About this exercise: Take the data below and write it out exactly, except for the pictures.

__________

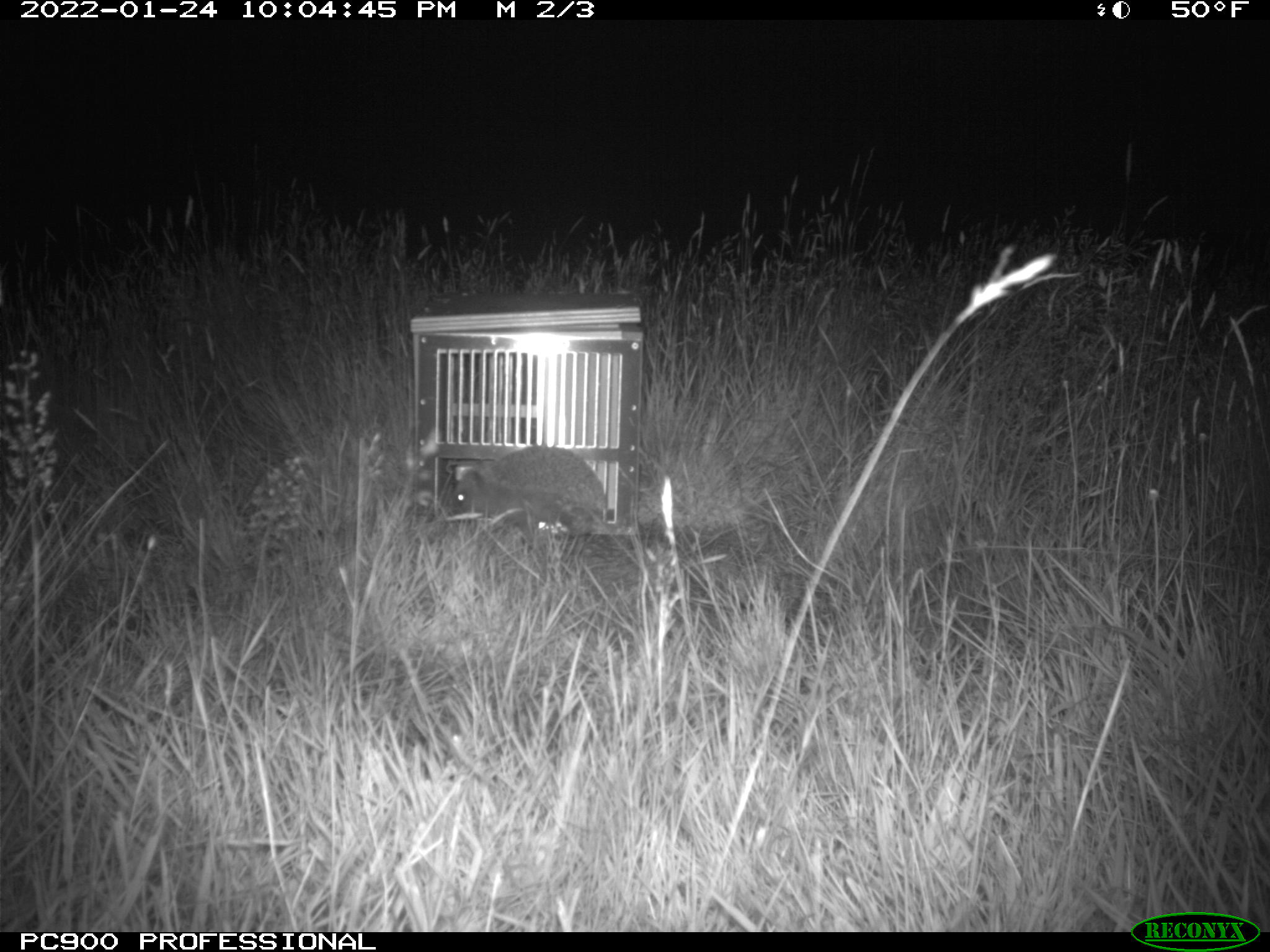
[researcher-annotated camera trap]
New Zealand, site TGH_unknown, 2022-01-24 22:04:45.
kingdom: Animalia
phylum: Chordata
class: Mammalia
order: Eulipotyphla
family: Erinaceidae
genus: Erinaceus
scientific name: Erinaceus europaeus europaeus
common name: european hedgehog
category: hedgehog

__________

Answer space:
[researcher-annotated camera trap]
New Zealand, site TGH_unknown, 2022-01-24 22:04:45.
kingdom: Animalia
phylum: Chordata
class: Mammalia
order: Eulipotyphla
family: Erinaceidae
genus: Erinaceus
scientific name: Erinaceus europaeus europaeus
common name: european hedgehog
category: hedgehog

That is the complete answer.